San Francisco Zoo Director Manuel Mollinedo also admitted that it was becoming increasingly clear that the 300-pound Siberian tiger had leaped or climbed out of its open-air enclosure, perhaps by grabbing on to a ledge.
"She had to have jumped," he said. "How she was able to jump that high is amazing to me."
Mollinedo said investigators have ruled out the theory that the tiger escaped through a door behind the exhibit.
According to the Association of Zoos & Aquariums, the walls around a tiger exhibit should be at least 16 feet, 4 inches high. But Mollinedo said the nearly 70-year-old wall was 12 feet, 5 inches, with what he described as a "moat" 33 feet across.
He said that three years ago safety inspectors examined the wall, erected in 1940, and did not raise a fuss about its size.
Mollinedo said the "moat" contained no water and has never had any. He did not address whether that affected the tiger's ability to get out.
On Wednesday, the zoo director said that the wall was 18 feet high and the moat 20 feet wide. Based on those earlier, incorrect estimates, animal experts expressed disbelief that a tiger in captivity could have made such a spectacular leap.

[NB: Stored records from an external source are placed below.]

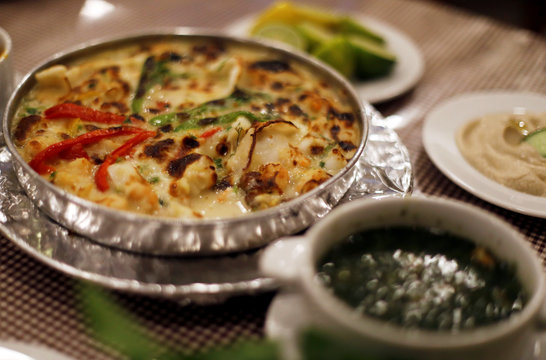 Tajien Habbar Abyed, a casserole consisting of squid, octopus and white sauce, is pictured at Ibn Hamido seafood restaurant in Port Said city
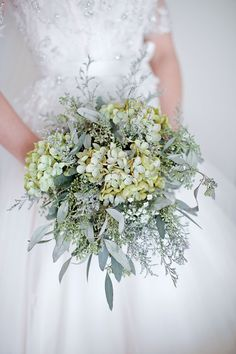 The bride's bouquet of baby's breath, eucalyptus and green hydrangeas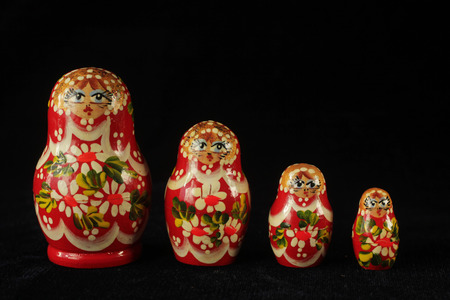 Traditional russian dolls in a row on a black background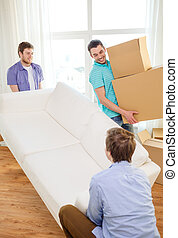 smiling friends with sofa and boxes at new home - moving,...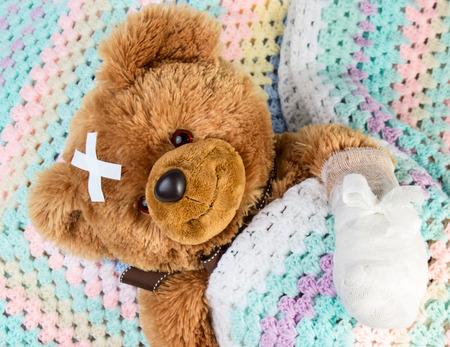 Sick teddy bear with bandage in a bed Reklamní fotografie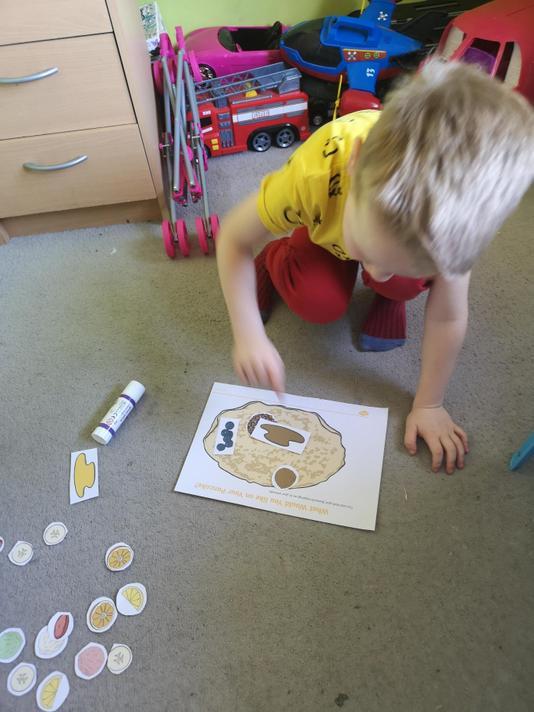 Alex placing toppings on his pancake.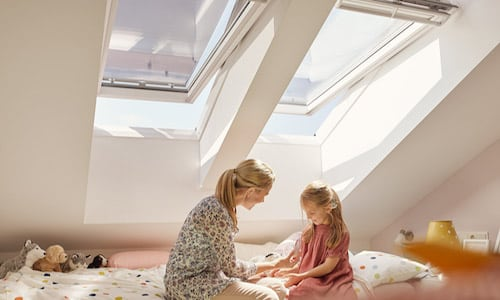 mother and daughter bonding in the attic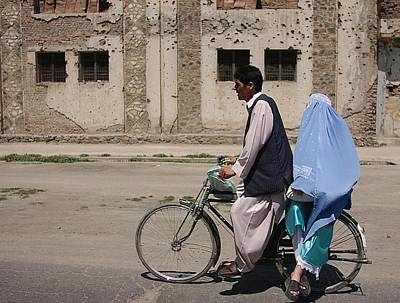 An Afghani Couple Rides A Bicycle Art Print by Everett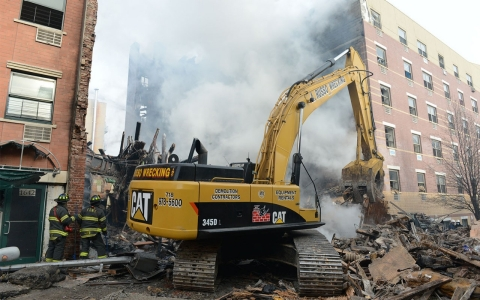 Workers search through debris in the smoking site of an explosion in East Harlem on March 13, 2014 in New York City.
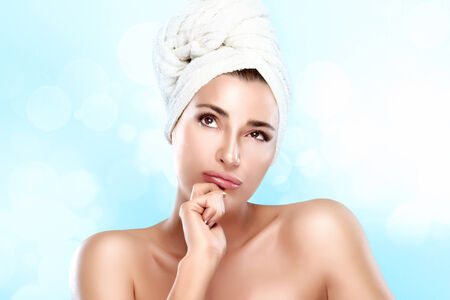Spa woman with towel on head thinking looking up. Haircare and bodycare concept. Closeup portrait photo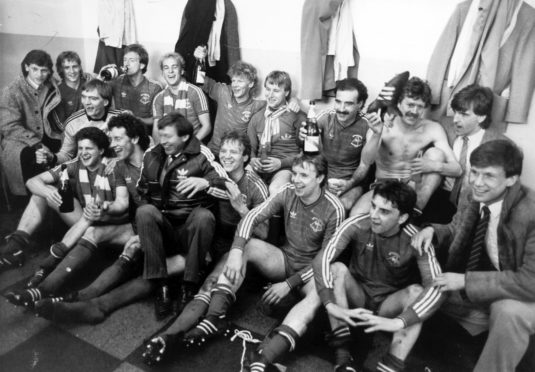 The Aberdeen team toast the taking of the 1984/85 season Premier League title. Back row (l. to r.): Eric Black, Stuart McKimmie, Neil Simpson, Neale Cooper, Ian Porteous, Frank McDougall, Willie Miller, Doug Bell, Peter Weir. Front row (l. to r.): Jim Leighton, Tommy McQueen, Billy Stark, Alex Ferguson, Alex McLeish, Steve Cowan, John Hewitt, Ian Angus.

AZA spokesman Steven Feldman said that the minimum height is just a guideline and that a zoo could still be deemed safe even if its wall were lower.
Feldman would not comment on how difficult it would be for a tiger to scale a 12 1/2-foot-wall. But Siberian tigers are known to have phenomenal strength, at least in the wild.
"There are rare glimpses of this in the real world that suggest, when taunted, tigers can be fairly extraordinary in their physical feats," said Ronald Tilson, director of conservation at the Minnesota Zoo and the big-cat expert who sets safety standards for tiger exhibits at North American zoos.
The animal, a female named Tatiana, went on a rampage near closing time on Christmas Day, mauling three visitors before it was shot to death by police. Carlos Sousa Jr., 17, died and two brothers, ages 19 and 23, suffered severe bite and claw wounds.